__Kutipan Halaman__
Pertama, kita harus bertanya pada diri sendiri, apakah kita sering menghakimi diri sendiri tentang hasil kerja yang menurut orang lain sudah sangat baik, tetapi tidak menurut kita sendiri? Ketika pikiran demikian muncul, kita perlu menantang pikiran tersebut.
Misalnya, ketika kita berpikir, “jika presentasi ini tidak sempurna, atasan saya akan menganggap saya tidak kompeten”, kita bisa bertanya pada diri sendiri, “apakah benar begitu?” Sering kali, pikiran-pikiran itu dilebih-lebihkan atau didasarkan pada ketakutan yang tidak realistis.
Thomas Curran dalam presentasinya di Ted Talk mengatakan, “Pelajari lebih lanjut tentang penyebab fenomena ini dan bagaimana kita dapat menciptakan budaya yang merayakan kegembiraan dari ketidaksempurnaan.”
Sementara itu, Brene Brown dalam bukunya The Gifts of Imperfection menyebutkan, lepaskanlah apa yang Anda pikirkan tentang siapa Anda seharusnya dan terimalah diri Anda apa adanya.
Perfeksionis kerap menjadi kritikus paling keras untuk dirinya sendiri. Untuk melawannya, kita perlu berlatih menyayangi diri sendiri. Kita perlu yakin, setiap orang membuat kesalahan dan kesalahan tersebut tidak menentukan nilai kita sebagai pribadi.

__Data Mentah__
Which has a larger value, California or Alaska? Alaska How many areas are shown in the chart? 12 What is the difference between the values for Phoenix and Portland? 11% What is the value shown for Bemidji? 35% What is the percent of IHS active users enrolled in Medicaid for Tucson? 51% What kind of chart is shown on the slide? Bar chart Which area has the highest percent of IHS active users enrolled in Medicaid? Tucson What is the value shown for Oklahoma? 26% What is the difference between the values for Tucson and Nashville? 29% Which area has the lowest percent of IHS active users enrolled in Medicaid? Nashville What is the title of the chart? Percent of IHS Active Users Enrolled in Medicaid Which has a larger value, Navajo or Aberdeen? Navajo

__Tujuan Latihan__
Jawab pertanyaan berikut berdasarkan kutipan halaman tentang perfeksionisme:
1. Apa judul buku Brene Brown yang disebut di sana?
2. Thomas Curran menyampaikan presentasinya di acara apa?
3. Siapa yang disebut kerap menjadi kritikus paling keras untuk dirinya sendiri?

__Jawaban Latihan__
1. The Gifts of Imperfection
2. Ted Talk
3. Perfeksionis